If she had appeared to have been reclining calmly before he made that remark, Mona was on her feet and obviously restless again, looking for something, or someone, to be the target for her hostility. She paced back and forth beside the bed before walking to the swing that was suspended from the ceiling high above us. With one hand she grabbed the brass chain while she steadied the seat with her other one.
"Stay off that," Kehoe said.
"Why?" she asked. I didn't think that Mona Berk was used to taking orders. She ignored him and pulled herself up on the swing, pumping her legs to get it moving,
"You want me to pull you off that or what?" Kehoe's mildest threat would have done the trick for me.
"I want you to get us out of here, Ross. That's what the fuck I want." She was going higher and higher, disappearing for seconds against the backdrop of the dark walls as she flew by. I could see only the shiny brass chain making a dizzying arc as I tried to follow its motion.
Kehoe walked toward the swing and Mona kicked harder, nearly grazing the top of his head as he came closer.
When she flew back past him, Kehoe reached out and grabbed Mona's leg, pulling on it as he twisted the chain around and around with his well-muscled arm. Her head snapped forward and she wrapped her elbows tightly against the metal links to keep herself from falling off.
"Are you crazy?" she yelled at Kehoe. "What's wrong with you?"
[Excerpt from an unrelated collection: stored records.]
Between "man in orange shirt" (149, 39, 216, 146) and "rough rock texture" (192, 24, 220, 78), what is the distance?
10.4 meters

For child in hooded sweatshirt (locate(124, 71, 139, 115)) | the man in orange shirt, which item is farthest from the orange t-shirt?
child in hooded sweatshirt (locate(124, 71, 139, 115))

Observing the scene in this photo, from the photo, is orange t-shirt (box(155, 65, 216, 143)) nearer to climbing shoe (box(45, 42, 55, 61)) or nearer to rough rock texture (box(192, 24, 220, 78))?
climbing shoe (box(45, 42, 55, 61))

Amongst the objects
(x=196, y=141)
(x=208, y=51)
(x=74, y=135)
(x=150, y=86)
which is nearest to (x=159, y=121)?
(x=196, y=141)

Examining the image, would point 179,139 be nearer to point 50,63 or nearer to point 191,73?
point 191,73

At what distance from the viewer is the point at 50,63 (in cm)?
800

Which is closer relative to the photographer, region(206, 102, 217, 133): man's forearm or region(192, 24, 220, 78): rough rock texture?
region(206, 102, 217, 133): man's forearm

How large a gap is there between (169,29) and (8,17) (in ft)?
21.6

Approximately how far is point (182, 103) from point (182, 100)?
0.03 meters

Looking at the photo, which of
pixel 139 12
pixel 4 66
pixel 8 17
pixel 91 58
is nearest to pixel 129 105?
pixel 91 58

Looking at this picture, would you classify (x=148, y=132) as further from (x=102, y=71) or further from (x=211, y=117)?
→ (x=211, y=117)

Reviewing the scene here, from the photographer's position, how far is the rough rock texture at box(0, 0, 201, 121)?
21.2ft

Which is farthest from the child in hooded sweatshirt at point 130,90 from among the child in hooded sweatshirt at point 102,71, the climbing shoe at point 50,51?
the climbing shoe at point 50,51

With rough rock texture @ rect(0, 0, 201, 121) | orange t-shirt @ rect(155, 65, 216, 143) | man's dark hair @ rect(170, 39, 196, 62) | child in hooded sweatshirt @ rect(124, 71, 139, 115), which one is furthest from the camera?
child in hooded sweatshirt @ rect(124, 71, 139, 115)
"Stop the damn thing!" he said, stepping away as the seat of the swing jerked up and down while Mona tried to unravel herself.
She came to a stop, threw her head back, and started laughing. "You're nervous, aren't you? You're as goddamn nervous as I am, aren't you?"
I watched as she jumped off and walked over to Kehoe. I couldn't hear what they were saying to each other but I could see that they were arguing, which couldn't be good for any of us.